Cari amici, vi ringrazio per le adesioni al mio appello che sono già migliaia, ma dobbiamo ottenere il massimo del risultato. Quindi vi chiedo di raccogliere anche le firme di chi non usa Internet inviandole contemporaneamente a questi indirizzi:

annozerodevecontinuare@yahoo.it

segreteriapresidenza@rai.it

Il primo indirizzo è molto importante per avere il quadro completo delle adesioni raccolte. Potete utilizzare la formula seguente o un’altra con le stesse caratteristiche:

“Gentile presidente Paolo Garimberti, i sottoscritti abbonati Rai chiedono di non essere puniti al posto di Santoro e che Annozero continui ad andare in onda regolarmente.”

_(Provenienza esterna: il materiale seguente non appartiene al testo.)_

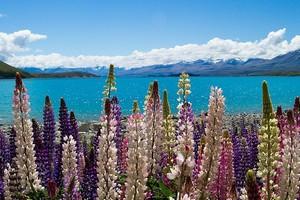 Озеро Текапо, Новая Зеландия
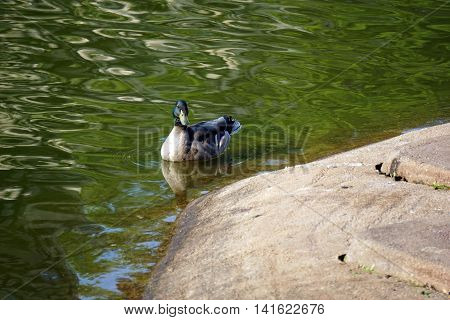 A male mallard duck (Anas platyrhynchos) swims in a pond.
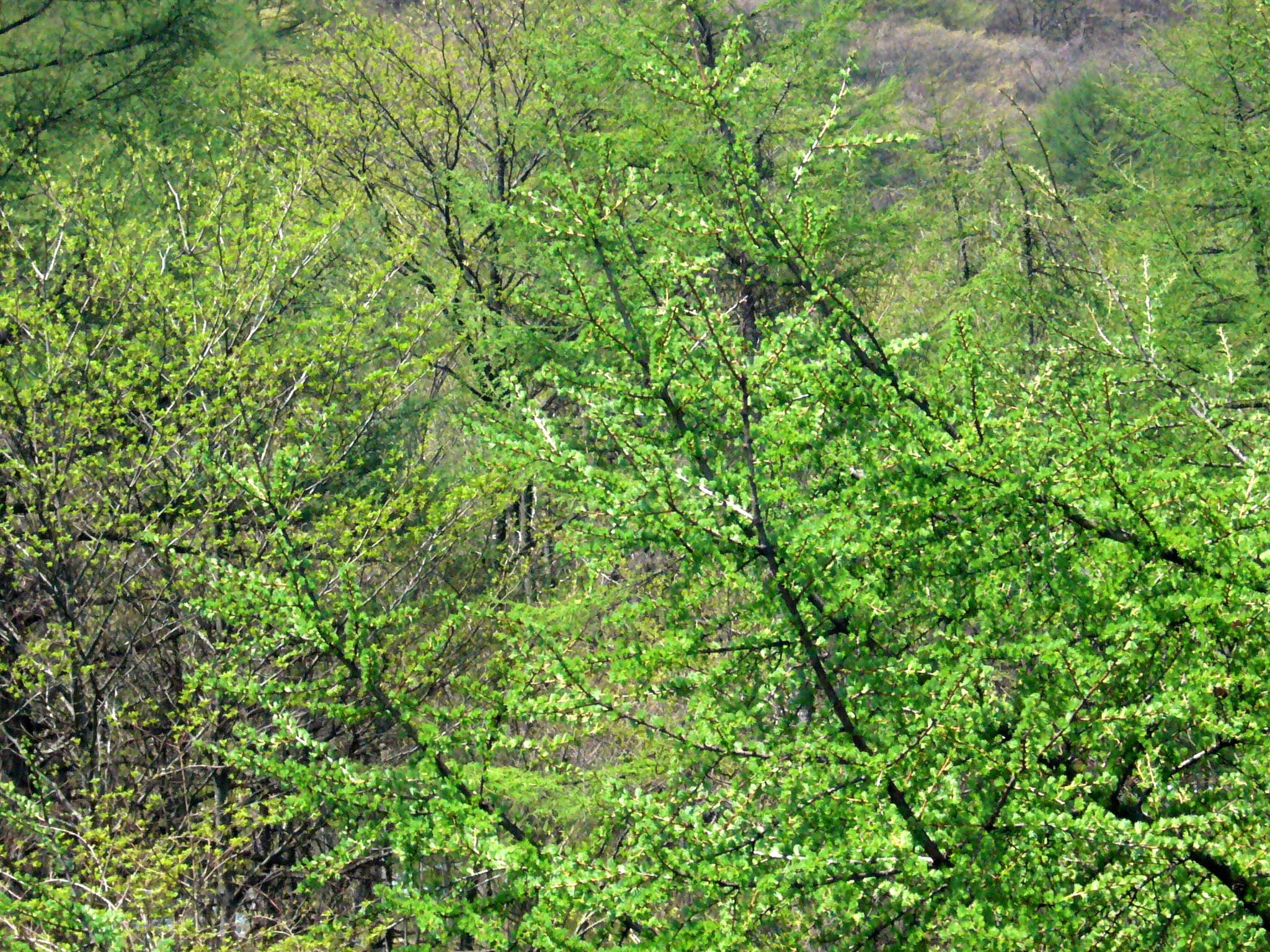 Image of Japanese Larch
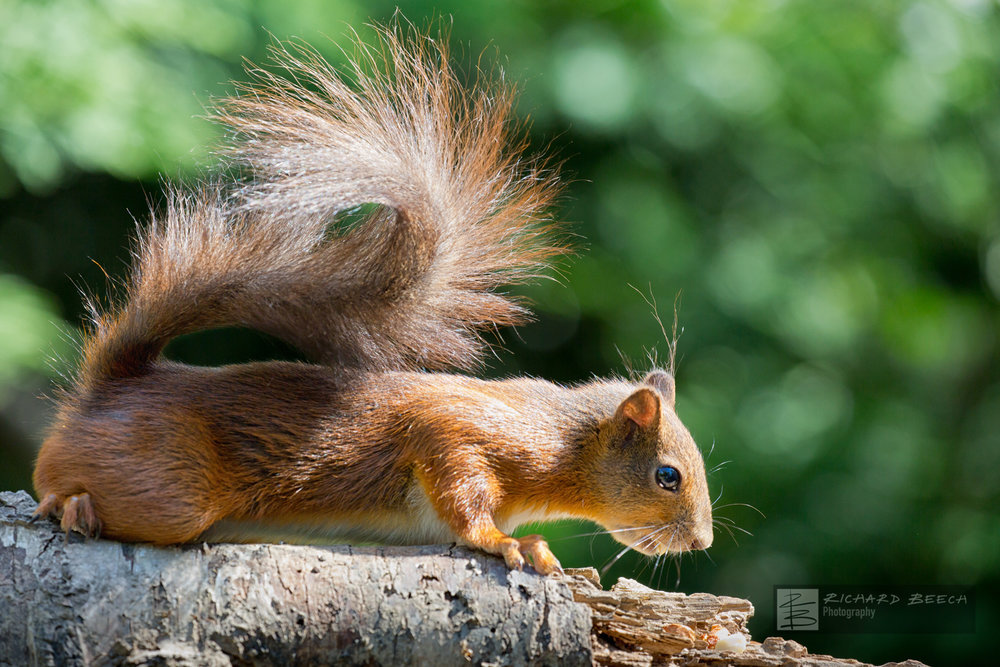 Brownsea Red Squirrel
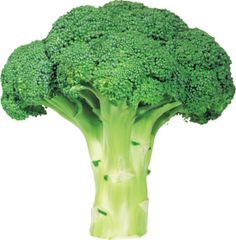 Broccoli PNG image with transparent background | ∇ 1750  : https://www.pinterest.com/lutdr/fotomateriaal-articulatie/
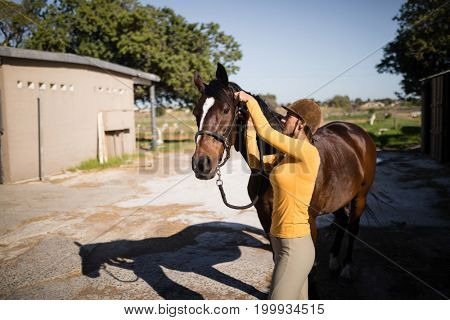 Side view of female jockey fastening bridle on horse while standing against stable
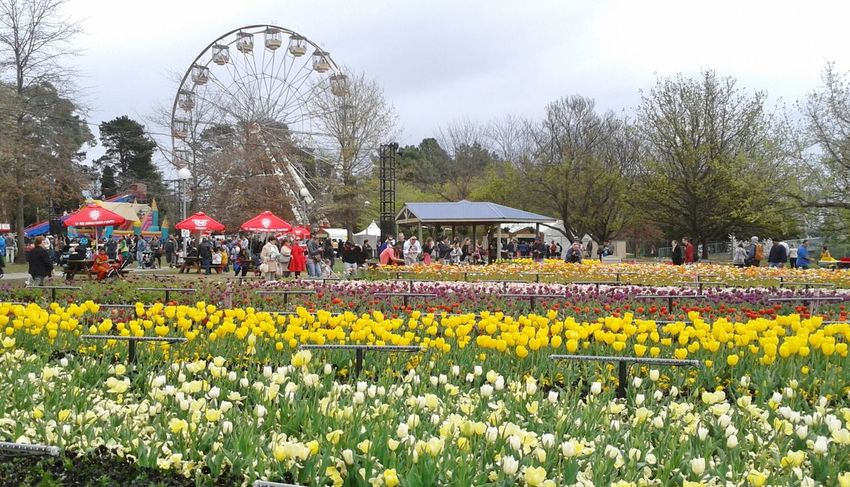 Ferris Wheel at Floriade Canberra Australia Abundance Beauty In Nature Blooming Blossom Cloud - Sky Day Ferris Wheel Field Floriade Canberra Flower Fragility Freshness Growth In Bloom Landscape Multi Colored Nature Outdoors Plant Sky Spring Tranquility Tree Tulips Yellow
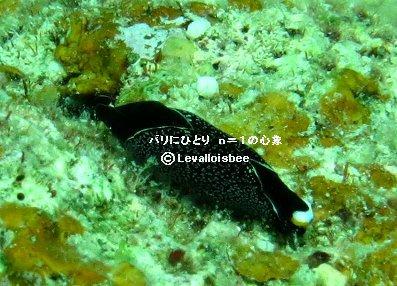 石垣の海のウミウシその7REVdownsize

Vi prego di seguire queste semplici raccomandazioni e di far girare la nostra sottoscrizione usando la rete perché è l’unica opportunità che possiamo gestire con le nostre forze.

Potete inoltre registrare la vostra firma digitale sul sito Petizioni online e iscrivervi alla pagina Facebook di Annozero, dove sono già centinaia i messaggi di adesione e solidarietà postati in bacheca. Sempre su Facebook, potete registrarvi per partecipare allo “Sciopero dei telespettatori contro la sospensione di Santoro e Annozero!“.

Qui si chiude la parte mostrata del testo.